Pictures paired with source code

********

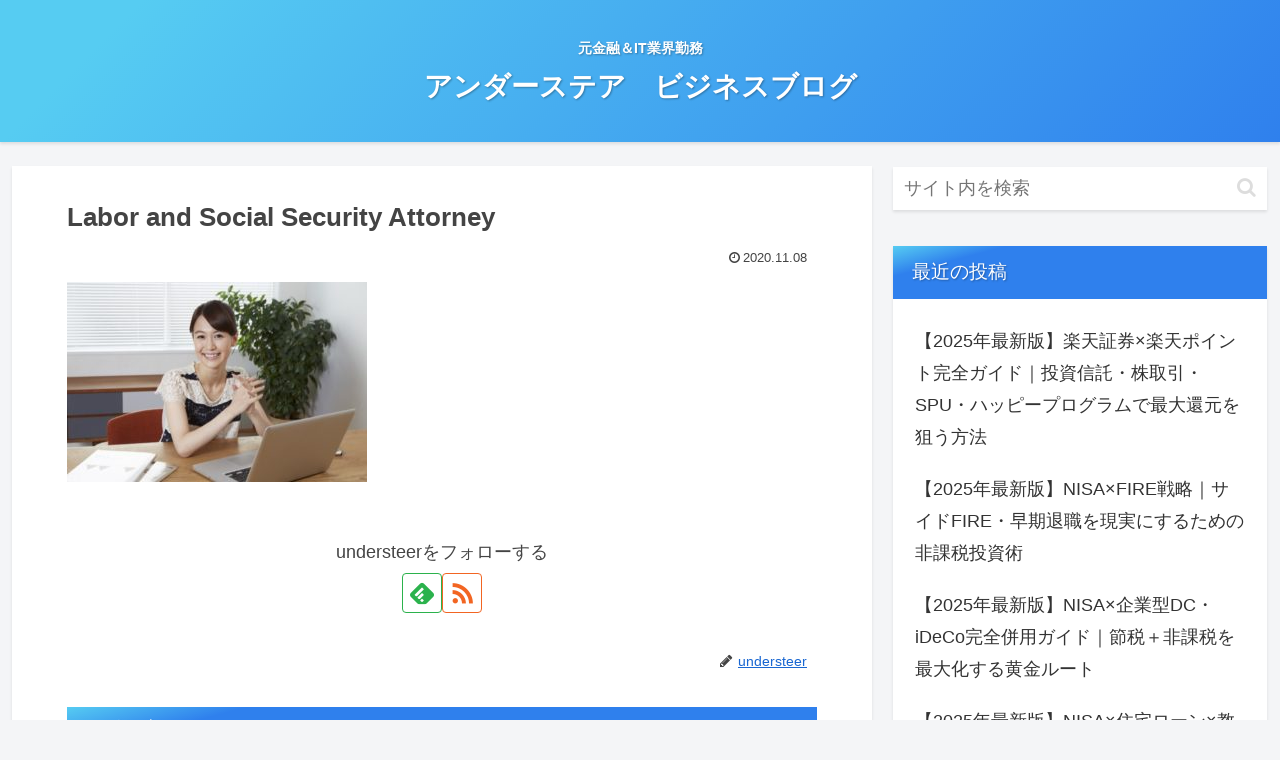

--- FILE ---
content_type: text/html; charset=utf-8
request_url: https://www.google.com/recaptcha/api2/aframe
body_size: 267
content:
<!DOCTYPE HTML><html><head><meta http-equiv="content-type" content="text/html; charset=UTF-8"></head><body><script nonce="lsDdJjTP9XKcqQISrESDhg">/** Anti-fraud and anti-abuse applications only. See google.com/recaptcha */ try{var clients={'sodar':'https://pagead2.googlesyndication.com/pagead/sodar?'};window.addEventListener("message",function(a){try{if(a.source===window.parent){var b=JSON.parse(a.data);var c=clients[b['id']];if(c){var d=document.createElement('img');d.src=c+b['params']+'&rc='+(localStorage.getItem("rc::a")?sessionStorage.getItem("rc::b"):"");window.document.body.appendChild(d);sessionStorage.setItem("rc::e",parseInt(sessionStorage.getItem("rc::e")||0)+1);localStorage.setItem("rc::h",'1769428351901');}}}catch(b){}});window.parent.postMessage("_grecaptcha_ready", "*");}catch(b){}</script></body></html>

********

> **Problem description**
Look through the records and copy every line that has the word "charset".

> **Answer to this task**
content_type: text/html; charset=utf-8
<!DOCTYPE HTML><html><head><meta http-equiv="content-type" content="text/html; charset=UTF-8"></head><body><script nonce="lsDdJjTP9XKcqQISrESDhg">/** Anti-fraud and anti-abuse applications only. See google.com/recaptcha */ try{var clients={'sodar':'https://pagead2.googlesyndication.com/pagead/sodar?'};window.addEventListener("message",function(a){try{if(a.source===window.parent){var b=JSON.parse(a.data);var c=clients[b['id']];if(c){var d=document.createElement('img');d.src=c+b['params']+'&rc='+(localStorage.getItem("rc::a")?sessionStorage.getItem("rc::b"):"");window.document.body.appendChild(d);sessionStorage.setItem("rc::e",parseInt(sessionStorage.getItem("rc::e")||0)+1);localStorage.setItem("rc::h",'1769428351901');}}}catch(b){}});window.parent.postMessage("_grecaptcha_ready", "*");}catch(b){}</script></body></html>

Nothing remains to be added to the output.